By SIMON ASHWORTH Chief Operating Officer, Association of Employment and Learning Providers
Subcontractors account for more than 10 per cent of ESFA funding. They need overseeing properly, says Simon Ashworth
It was good to see the ESFA’s Peter Mucklow in edition 306 of FE Week confirming government recognition that subcontracting plays an important role and that there will be not be a complete ban on it.
Some interesting numbers were published as part of the ESFA’s consultation: 674 prime providers subcontract provision to 2,288 subcontractors. The total value of subcontracted provision is £484.5 million – or 10.6 per cent of total ESFA funding. These are big numbers, so it’s no wonder the regulators are keen to ensure appropriate oversight, quality and robustness of provision.
Unfortunately, the ESFA has yet again missed a trick – by failing to implement a cap on fees and charges which could address ‘profiteering’ from subcontracting. They make it clear, though, that they “do not expect funding retained to exceed 20 per cent”, and have linked this to two points previously raised by the Association of Employment and Learning Providers (AELP). Firstly, if more than 20 per cent of the funding is retained, it raises questions about the capacity of the subcontractor to deliver. Secondly, can good quality can be achieved when funding is so reduced?
Apprenticeship subcontracting has already been reformed with the removal of whole programme subcontracting. And the opening up of the Apprenticeship Service to non-levy employers will allow hundreds of providers on the main Register of Apprenticeship Training Providers (RoATP) to access funding directly, without a non-levy contract.
This will impact on those subcontracting relationships – study programmes, traineeships, adult education – which have hitherto been unable to obtain funding.
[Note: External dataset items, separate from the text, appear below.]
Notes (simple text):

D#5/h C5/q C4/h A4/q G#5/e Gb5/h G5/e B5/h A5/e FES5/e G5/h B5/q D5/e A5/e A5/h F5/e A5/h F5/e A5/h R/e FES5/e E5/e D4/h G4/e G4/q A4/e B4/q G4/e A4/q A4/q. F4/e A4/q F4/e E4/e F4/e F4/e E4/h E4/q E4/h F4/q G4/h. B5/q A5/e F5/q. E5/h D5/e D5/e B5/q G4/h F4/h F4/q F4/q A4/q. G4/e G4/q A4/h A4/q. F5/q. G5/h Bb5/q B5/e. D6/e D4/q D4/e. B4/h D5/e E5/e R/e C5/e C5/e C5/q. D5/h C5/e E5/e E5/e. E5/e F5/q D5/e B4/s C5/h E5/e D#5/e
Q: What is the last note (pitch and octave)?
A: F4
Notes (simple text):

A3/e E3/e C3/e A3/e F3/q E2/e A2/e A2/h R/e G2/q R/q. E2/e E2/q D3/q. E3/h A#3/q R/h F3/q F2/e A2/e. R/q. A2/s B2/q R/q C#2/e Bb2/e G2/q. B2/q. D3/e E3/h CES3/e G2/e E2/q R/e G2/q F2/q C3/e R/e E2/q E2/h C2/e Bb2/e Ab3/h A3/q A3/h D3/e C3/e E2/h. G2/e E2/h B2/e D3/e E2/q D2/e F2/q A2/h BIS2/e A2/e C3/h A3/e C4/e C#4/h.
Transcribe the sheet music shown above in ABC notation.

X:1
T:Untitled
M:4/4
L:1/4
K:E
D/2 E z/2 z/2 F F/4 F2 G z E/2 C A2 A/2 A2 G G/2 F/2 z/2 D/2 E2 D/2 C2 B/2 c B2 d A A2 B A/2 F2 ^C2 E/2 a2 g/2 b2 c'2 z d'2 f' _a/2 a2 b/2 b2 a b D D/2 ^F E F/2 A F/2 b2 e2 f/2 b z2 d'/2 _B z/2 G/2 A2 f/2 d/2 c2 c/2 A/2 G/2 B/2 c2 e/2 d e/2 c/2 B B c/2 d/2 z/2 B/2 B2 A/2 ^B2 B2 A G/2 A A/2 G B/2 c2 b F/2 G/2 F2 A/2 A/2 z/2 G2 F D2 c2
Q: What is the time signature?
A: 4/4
In the case of AEB, a move to full procurement which rewarded prime providers and subcontractors that actually deliver would also reduce the need for subcontracting.
The proposals around geographical restrictions are attracting the most questions from providers. The “no more than one hour away from the prime contractor by car” pledge begs a question: if a prime provider is undertaking the minimum checks as required by the funding rules, then distance should make no difference in terms of oversight of the relationship. What matters, surely, is that properly checked subcontractors might be based miles from their primes while learners might be on their doorstep.
The ESFA also acknowledged that when working with national employers, a distance arrangement for subcontracting “is beneficial”. The focus on geographical restrictions is more about ‘out of area’ funding, particularly the expectations and justification of grant funding being spent on subcontracting in other far-flung areas of the country. The test is whether provision is supporting the local community or being used to generate additional income.
To date, Ofsted has chosen not to inspect subcontractors directly, and they recently gave me an example of why: a subcontractor that worked with three prime providers, where two-thirds of the provision was good and a third poor. The underpinning rationale was that two of the prime providers had full and suitable oversight and supported the subcontractor appropriately, while the third prime provider took a management fee and had no oversight. This highlights the importance of considering the role that the prime provider has in the process (rather than looking at subcontractors in isolation). But political pressure will probably require Ofsted to inspect a selection of the larger subcontractors as part of their risk-based approach.
The ESFA certainly don’t like managing agent models, and within the sector there are still examples of providers that operate as managing agents in all but name – subcontracting out comparably large portions of their allocations. The ESFA is now proposing a phased transition from all providers to a subcontracting limit of just 10 per cent of their total ESFA post-16 income in 2023-24.
Again, this will be a real challenge for parts of the sector that have for too long relied on subcontracting. Ultimately if the funding isn’t being used, let’s get it reallocated to providers who can spend it directly.